● Task objective: Only the lines from the one containing "1 Adjustment knob" through the end of the entries are wanted, retyped exactly and without pictures.

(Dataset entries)
------
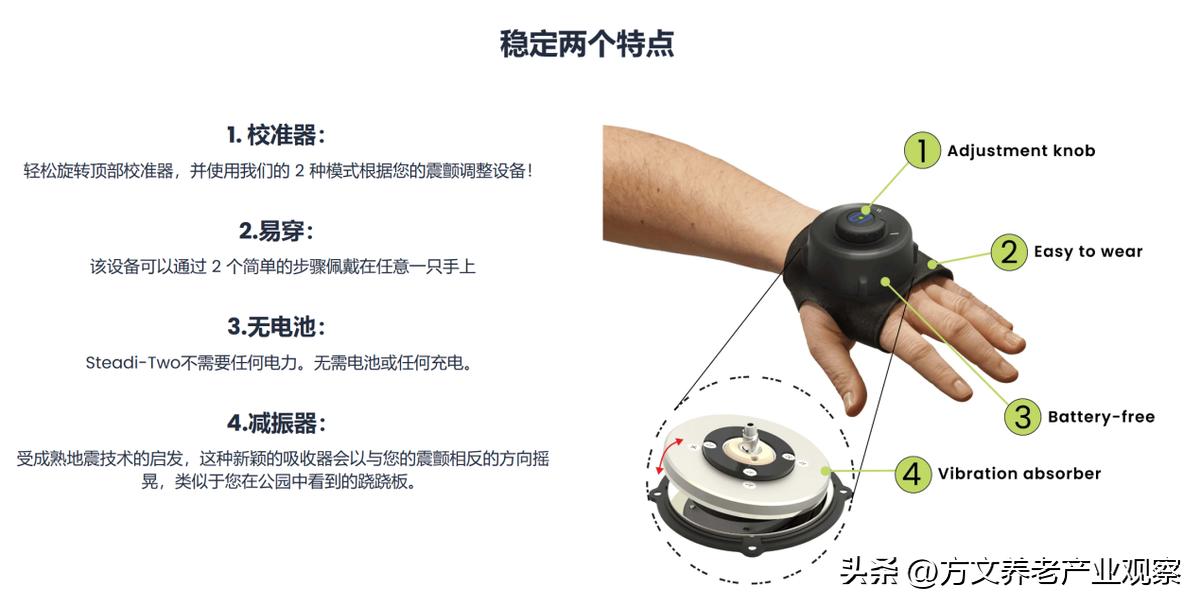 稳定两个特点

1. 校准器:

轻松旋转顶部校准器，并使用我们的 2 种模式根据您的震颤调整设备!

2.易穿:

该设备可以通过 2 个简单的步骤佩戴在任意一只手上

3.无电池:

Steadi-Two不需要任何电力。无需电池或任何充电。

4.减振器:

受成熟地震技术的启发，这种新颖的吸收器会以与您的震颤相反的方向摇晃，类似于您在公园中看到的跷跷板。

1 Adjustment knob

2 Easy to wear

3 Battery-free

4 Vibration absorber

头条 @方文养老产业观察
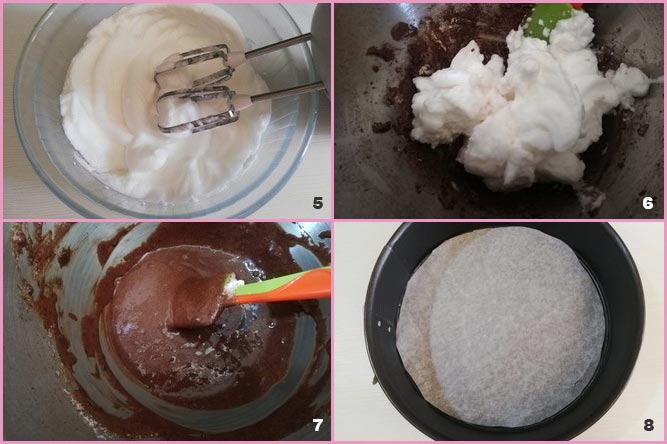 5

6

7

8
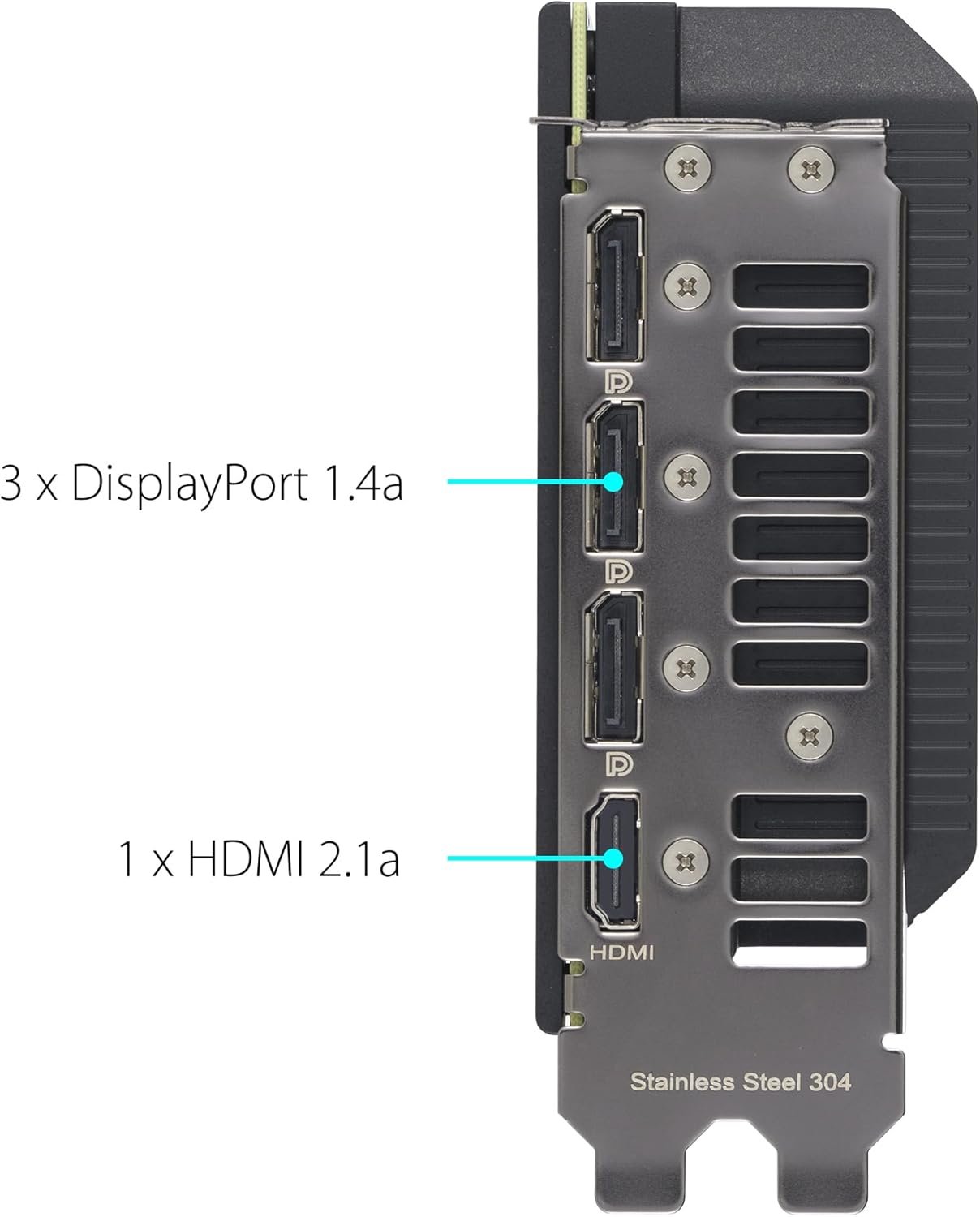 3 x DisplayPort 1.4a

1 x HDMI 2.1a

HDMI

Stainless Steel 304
------
● Answer to this exercise:
1 Adjustment knob

2 Easy to wear

3 Battery-free

4 Vibration absorber

头条 @方文养老产业观察
 5

6

7

8
 3 x DisplayPort 1.4a

1 x HDMI 2.1a

HDMI

Stainless Steel 304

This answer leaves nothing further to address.